Autor: Mohammad Peyman, Xabier A. Martin, Javier Panadero, Angel A. Juan
Jazyk: angličtina
Rok vydání: 2024
Předmět:
Zdroj: Algorithms, Vol 17, Iss 5, p 200 (2024)
Druh dokumentu: article
ISSN: 17050200
1999-4893
DOI: 10.3390/a17050200
Popis: In this paper, we introduce a novel sim-learnheuristic method designed to address the team orienteering problem (TOP) with a particular focus on its application in the context of unmanned aerial vehicles (UAVs). Unlike most prior research, which primarily focuses on the deterministic and stochastic versions of the TOP, our approach considers a hybrid scenario, which combines deterministic, stochastic, and dynamic characteristics.

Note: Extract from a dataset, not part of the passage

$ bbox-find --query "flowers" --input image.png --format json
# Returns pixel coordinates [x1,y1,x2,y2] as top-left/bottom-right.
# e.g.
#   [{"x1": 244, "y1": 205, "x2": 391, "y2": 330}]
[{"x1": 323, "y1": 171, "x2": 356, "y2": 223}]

The TOP involves visiting a set of customers using a team of vehicles to maximize the total collected reward. However, this hybrid version becomes notably complex due to the presence of uncertain travel times with dynamically changing factors. Some travel times are stochastic, while others are subject to dynamic factors such as weather conditions and traffic congestion. Our novel approach combines a savings-based heuristic algorithm, Monte Carlo simulations, and a multiple regression model. This integration incorporates the stochastic and dynamic nature of travel times, considering various dynamic conditions, and generates high-quality solutions in short computational times for the presented problem.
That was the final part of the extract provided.